Three years after its founding, the economy entered into its greatest depression since the 1930s, one that continues to this day. And though the politicians don’t talk about it, the link to the egregious policies of the 2000s were directly responsible in so many ways. It was a straight shot from 2001 through 2008.

But the politicians and central bankers promised to save us! They didn’t. They squandered trillions in resources, rescued failing institutions, wrapped the economy in another layer of regulations, scrambled for more power, drove interest rates to zero, and sucked the private economy dry to rescue their friends. They said that this was for the benefit of the people.

It wasn’t. Once the various tricks and rackets had run their course, the true state of the economy became obvious. It’s not just that unemployment remained high.
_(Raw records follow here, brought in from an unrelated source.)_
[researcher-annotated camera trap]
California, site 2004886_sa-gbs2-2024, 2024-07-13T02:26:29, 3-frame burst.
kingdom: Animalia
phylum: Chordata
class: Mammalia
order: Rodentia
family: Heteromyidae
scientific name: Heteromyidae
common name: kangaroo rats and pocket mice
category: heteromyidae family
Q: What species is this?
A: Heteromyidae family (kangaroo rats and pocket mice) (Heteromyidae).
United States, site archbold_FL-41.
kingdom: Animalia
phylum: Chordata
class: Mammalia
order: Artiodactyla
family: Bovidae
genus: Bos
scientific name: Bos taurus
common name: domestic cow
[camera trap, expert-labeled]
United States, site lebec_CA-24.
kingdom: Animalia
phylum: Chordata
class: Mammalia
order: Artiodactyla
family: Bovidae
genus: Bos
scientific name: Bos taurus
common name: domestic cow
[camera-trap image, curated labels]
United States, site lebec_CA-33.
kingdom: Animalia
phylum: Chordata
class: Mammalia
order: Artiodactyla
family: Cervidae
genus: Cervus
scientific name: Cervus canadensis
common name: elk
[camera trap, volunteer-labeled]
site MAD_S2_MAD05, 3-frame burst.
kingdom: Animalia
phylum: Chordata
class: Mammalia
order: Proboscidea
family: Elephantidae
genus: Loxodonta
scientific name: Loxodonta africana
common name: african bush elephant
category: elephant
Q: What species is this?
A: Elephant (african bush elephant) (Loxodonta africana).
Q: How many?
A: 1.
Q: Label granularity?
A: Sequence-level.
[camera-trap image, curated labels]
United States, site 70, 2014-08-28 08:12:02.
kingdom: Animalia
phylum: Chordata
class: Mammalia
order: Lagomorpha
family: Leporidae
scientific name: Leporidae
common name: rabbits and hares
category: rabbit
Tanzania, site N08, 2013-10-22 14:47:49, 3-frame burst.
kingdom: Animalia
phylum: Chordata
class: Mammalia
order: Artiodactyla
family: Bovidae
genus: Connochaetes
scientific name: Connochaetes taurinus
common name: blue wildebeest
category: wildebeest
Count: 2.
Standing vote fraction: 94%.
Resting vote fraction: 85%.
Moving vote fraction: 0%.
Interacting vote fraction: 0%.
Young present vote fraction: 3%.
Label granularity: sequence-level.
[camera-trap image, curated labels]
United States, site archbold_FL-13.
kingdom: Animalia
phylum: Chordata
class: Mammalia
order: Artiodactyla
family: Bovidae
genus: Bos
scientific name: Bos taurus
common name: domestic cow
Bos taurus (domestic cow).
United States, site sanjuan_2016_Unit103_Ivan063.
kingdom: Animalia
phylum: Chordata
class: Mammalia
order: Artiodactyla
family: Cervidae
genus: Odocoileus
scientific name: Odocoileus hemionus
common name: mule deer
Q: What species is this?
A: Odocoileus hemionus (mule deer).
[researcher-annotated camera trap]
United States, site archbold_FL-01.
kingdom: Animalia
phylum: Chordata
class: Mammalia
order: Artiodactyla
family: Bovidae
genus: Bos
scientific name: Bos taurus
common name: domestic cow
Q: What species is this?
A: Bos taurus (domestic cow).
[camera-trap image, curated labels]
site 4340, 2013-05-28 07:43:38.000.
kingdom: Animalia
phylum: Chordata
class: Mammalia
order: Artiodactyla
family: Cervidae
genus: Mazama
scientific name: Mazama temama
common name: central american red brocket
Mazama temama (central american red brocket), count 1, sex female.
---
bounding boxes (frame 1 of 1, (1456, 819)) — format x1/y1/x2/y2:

The jobs people were getting paid less. Median income fell more after the recession was officially declared to be over. Household net worth has been wrecked and not recovered.

Prosperity and freedom are linked. Where people are free and property is secure, and where society is permitted to manage itself, prosperity flourishes. So it is not a surprise that we see too a grim picture of freedom in the United States. Under the guise of protecting our security, the state now believes it is entitled to spy on us, stop us at checkpoints, monitor our communications, and associations, and do so in brutal ways.

It sounds like a dystopian novel. We were promised one thing and given another. And it also sounds very familiar. It is the conditions that led to the great uprisings after which Whiskey & Gunpowder was named. This newsletter has been prophetic!

What is the next step? Fortuitously, Agora Financial bought Laissez Faire Books in 2010. This venerable institution was founded in 1972 to provide the crucial thing: the means to intellectual enlightenment. Ideas are the infrastructure and impetus of great social change. For this reason, Laissez Faire Books <https://lfb.org> practically built what is called the “liberty movement” as it stands today. And in November 2011, I came on board to help with reviving the institution and bringing it into the digital age.

In Laissez Faire Today, a daily newsletter that covers economics, technology, and liberty, we embrace the themes of Whiskey & Gunpowder and broaden them further.

You are not alone in the struggle to live a free life even in these times. You have like-minded friends and intellectual companions to travel with on the journey.

How will liberty be reclaimed in our time? I seriously doubt that politics is going to make it possible. The state will be outrun and overwhelmed when we build the right kind of networks of communication and learning. It will happen when the state that has strangled so much hope is revealed to be a burdensome anachronism. The force of history will sweep it away.

But it won’t happen automatically. It will happen only when we take the right steps, to educate ourselves, improve our lives, and build geographically non-contiguous communities of share interest. And it will happen when we can do this together, securely and with enlightened explorations of new approach and new ideas.

“Instead of barrels of gunpowder, we’re going to be trafficking in books and ideas,” says Gary.

If I had to choose ideas or guns, I would choose the ideas every time. It’s the ideas that build society and change history. They penetrate deeply and make the real difference. You can see in societies where states with guns rule the day: all rule by force is temporary. The hearts and minds of people at the things that are determinative of the course of history.

We don’t have much time to act. Now is the time to dig down and get serious about ideas. We invite you to join me, Gary Gibson, and so many others, in the Laissez Faire Club and start making a real difference in your own life and the future.

Whiskey & Gunpowder deserves a high place in the history of the resistance. It’s archive will remain, but now its mission is carried on by Laissez Faire.